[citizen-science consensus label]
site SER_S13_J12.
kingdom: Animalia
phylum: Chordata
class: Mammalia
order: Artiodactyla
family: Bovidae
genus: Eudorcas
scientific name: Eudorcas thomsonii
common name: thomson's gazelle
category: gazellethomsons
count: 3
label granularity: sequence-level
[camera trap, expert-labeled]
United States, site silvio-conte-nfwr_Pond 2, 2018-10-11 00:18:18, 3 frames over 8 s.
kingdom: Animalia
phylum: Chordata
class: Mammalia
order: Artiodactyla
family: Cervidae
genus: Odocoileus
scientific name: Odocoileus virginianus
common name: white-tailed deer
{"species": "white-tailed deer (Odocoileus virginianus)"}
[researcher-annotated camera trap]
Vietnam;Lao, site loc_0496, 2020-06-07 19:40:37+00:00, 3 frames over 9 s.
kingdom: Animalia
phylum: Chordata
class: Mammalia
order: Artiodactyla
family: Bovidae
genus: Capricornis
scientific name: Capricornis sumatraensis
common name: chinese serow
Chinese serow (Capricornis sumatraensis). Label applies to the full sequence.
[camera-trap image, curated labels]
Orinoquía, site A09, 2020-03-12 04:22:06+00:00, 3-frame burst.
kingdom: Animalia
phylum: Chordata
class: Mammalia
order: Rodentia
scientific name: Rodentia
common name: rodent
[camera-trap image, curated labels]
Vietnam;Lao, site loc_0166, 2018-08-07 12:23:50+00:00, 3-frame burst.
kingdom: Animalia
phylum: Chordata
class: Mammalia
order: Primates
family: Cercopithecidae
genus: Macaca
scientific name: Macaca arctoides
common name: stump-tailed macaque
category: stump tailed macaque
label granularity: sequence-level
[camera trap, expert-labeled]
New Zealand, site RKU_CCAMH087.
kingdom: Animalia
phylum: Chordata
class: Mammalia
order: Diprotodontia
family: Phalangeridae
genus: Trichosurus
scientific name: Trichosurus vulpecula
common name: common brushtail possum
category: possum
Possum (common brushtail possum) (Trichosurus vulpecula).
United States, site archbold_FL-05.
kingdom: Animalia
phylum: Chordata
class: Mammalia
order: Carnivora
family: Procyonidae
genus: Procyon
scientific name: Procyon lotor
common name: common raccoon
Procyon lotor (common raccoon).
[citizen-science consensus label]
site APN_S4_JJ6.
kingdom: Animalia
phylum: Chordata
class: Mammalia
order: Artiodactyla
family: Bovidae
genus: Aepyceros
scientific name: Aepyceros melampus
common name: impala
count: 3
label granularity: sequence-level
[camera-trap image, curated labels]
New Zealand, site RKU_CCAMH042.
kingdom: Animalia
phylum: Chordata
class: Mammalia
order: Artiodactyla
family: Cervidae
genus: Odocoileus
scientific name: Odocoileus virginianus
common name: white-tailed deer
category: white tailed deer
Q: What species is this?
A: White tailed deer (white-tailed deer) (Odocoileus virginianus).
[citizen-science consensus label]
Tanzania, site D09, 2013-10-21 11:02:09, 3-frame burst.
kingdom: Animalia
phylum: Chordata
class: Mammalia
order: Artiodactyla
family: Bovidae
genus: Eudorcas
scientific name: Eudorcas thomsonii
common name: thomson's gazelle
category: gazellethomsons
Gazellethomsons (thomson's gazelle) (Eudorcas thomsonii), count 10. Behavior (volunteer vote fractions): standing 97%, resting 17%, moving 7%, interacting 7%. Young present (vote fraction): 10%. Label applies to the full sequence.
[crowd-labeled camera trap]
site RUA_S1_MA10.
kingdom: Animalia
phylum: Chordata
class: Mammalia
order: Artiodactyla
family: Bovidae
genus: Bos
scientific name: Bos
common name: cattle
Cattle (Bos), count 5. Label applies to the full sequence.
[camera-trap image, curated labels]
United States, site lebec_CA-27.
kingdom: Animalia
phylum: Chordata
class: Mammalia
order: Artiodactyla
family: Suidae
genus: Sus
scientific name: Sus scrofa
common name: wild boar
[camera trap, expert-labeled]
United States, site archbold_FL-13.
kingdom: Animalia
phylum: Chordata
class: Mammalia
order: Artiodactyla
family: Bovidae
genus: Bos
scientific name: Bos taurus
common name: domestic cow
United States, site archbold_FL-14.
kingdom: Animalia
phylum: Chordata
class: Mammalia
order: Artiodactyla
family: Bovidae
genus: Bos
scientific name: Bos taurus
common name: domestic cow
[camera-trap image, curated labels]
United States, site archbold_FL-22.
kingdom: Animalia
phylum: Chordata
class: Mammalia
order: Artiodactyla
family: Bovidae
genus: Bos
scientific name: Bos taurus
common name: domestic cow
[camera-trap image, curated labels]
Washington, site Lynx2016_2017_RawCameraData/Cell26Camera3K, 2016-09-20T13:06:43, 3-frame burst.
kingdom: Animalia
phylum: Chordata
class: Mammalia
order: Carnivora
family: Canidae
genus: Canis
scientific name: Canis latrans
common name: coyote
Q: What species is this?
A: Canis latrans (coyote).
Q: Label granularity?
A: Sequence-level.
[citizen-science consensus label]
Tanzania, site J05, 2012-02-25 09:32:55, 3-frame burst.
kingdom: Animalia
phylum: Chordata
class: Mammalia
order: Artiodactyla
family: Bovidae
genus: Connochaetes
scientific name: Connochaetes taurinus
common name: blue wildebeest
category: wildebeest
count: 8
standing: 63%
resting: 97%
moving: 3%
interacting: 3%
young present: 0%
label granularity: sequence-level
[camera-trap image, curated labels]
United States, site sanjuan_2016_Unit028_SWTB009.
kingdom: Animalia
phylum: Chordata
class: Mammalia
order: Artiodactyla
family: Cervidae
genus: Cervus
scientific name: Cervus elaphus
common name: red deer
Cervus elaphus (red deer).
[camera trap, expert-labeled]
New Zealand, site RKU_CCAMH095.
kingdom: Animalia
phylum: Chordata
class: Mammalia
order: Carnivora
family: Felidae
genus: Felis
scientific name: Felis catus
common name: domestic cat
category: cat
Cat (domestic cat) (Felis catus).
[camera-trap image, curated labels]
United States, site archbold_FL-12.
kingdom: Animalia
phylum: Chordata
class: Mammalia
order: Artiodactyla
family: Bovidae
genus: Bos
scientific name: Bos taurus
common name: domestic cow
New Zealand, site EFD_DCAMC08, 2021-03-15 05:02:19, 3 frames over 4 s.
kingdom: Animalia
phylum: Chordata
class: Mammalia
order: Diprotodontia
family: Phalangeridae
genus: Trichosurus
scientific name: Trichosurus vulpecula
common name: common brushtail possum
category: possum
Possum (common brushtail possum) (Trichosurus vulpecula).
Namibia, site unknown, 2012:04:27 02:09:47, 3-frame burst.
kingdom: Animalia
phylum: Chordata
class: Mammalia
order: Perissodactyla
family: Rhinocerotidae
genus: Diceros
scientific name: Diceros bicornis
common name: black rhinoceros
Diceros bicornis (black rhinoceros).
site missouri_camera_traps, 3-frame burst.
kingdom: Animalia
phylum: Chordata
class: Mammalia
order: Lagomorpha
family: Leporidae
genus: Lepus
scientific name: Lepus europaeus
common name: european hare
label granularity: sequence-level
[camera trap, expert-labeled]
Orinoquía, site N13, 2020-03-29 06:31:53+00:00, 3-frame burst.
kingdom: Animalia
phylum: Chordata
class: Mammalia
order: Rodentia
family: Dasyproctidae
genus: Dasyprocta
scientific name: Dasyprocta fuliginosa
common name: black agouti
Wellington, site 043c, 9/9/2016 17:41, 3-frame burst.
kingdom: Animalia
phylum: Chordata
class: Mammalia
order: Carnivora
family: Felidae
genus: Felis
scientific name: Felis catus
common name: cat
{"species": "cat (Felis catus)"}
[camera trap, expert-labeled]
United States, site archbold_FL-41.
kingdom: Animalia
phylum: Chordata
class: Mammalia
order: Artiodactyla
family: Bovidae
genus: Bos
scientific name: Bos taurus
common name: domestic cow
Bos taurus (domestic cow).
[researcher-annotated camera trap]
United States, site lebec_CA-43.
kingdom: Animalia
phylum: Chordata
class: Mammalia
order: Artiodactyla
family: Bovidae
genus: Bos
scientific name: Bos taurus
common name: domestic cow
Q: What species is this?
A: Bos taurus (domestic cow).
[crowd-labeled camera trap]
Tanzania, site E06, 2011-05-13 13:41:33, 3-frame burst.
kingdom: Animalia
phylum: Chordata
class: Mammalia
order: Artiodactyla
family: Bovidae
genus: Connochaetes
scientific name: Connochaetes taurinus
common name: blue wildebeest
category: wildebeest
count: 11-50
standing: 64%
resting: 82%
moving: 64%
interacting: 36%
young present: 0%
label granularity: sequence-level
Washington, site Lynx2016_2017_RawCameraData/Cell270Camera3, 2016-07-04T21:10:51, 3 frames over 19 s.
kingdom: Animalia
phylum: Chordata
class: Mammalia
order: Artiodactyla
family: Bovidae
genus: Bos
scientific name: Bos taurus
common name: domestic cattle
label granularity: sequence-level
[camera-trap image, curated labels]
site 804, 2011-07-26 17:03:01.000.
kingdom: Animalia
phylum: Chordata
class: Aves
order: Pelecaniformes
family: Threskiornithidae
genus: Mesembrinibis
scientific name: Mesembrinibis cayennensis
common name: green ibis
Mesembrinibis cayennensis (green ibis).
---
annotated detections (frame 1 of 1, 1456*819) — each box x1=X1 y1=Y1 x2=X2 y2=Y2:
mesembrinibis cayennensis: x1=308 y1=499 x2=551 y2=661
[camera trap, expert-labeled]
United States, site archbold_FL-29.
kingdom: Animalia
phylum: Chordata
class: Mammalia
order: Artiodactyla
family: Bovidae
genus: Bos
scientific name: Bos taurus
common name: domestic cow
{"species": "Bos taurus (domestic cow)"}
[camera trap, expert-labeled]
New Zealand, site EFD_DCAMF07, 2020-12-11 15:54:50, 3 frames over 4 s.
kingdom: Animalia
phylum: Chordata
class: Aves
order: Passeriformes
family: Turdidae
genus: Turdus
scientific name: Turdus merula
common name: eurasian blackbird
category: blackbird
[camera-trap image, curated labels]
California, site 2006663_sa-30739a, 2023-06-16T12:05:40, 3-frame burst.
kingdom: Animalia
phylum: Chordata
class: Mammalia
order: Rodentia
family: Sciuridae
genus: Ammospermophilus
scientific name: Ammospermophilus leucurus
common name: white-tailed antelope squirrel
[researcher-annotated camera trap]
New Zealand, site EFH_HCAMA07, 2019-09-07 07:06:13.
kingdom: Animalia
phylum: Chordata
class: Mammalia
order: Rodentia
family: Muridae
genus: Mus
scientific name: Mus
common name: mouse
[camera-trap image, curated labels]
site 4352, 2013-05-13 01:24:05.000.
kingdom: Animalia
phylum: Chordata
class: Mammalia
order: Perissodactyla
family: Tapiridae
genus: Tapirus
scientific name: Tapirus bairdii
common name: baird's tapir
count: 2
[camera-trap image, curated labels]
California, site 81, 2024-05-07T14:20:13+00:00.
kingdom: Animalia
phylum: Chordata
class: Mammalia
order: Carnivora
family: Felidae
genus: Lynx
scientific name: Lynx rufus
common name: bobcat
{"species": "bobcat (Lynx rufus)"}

•••••

### What you will do
Lines holding the word "Zealand": say how many there are in the data, and nothing more.

### Answer space
6